→ 課題内容
データ前処理の演習用テキストのうち、「## Encoding independent」から「OneHotEncoder(), [0])], remainder='passthrough')」まで（両端を含む）を、「passthrough」を「drop」に置き換えて書き直してください。

→ 演習用テキスト
# import libaries

In [58]:
import numpy as np
import matplotlib.pyplot as plt
import pandas as pd

# import dataset

In [59]:
dataset: pd.DataFrame = pd.read_csv('Data.csv')
x = dataset.iloc[:, :-1].values  # [row][column]
y = dataset.iloc[:, -1].values

print(x)
print(y)

[['France' 44.0 72000.0]
 ['Spain' 27.0 48000.0]
 ['Germany' 30.0 54000.0]
 ['Spain' 38.0 61000.0]
 ['Germany' 40.0 nan]
 ['France' 35.0 58000.0]
 ['Spain' nan 52000.0]
 ['France' 48.0 79000.0]
 ['Germany' 50.0 83000.0]
 ['France' 37.0 67000.0]]
['No' 'Yes' 'No' 'No' 'Yes' 'Yes' 'No' 'Yes' 'No' 'Yes']


# take care of missing data (no data -> mean value (but, it's not the absolute rule))

In [60]:
from sklearn.impute import SimpleImputer  # import SimpleImputer class in scikit-learn


imputer: SimpleImputer = SimpleImputer(missing_values=np.nan, strategy='mean')
imputer.fit(x[:, 1:3])  # fill missing cells with mean values
x[:, 1:3] = imputer.transform(x[:, 1:3])

print(x)

[['France' 44.0 72000.0]
 ['Spain' 27.0 48000.0]
 ['Germany' 30.0 54000.0]
 ['Spain' 38.0 61000.0]
 ['Germany' 40.0 63777.77777777778]
 ['France' 35.0 58000.0]
 ['Spain' 38.77777777777778 52000.0]
 ['France' 48.0 79000.0]
 ['Germany' 50.0 83000.0]
 ['France' 37.0 67000.0]]


# Encoding Categorical Data

## Encoding independent Variable

In [61]:
from sklearn.compose import ColumnTransformer # for one-hot-encoding
from sklearn.preprocessing import OneHotEncoder # for one-hhot-encoding


ct = ColumnTransformer(transformers=[('encoder', OneHotEncoder(), [0])], remainder='passthrough')

→ 提供資料
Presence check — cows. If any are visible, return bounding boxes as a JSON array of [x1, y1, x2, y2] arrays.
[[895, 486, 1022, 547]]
...
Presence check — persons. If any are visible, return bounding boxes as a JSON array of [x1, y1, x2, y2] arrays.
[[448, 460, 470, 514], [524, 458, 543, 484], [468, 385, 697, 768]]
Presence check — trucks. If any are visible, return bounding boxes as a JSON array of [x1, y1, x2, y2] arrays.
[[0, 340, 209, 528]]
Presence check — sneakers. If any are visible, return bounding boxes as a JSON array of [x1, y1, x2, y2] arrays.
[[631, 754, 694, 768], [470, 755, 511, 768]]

→ 問題の解答
## Encoding independent Variable

In [61]:
from sklearn.compose import ColumnTransformer # for one-hot-encoding
from sklearn.preprocessing import OneHotEncoder # for one-hhot-encoding


ct = ColumnTransformer(transformers=[('encoder', OneHotEncoder(), [0])], remainder='drop')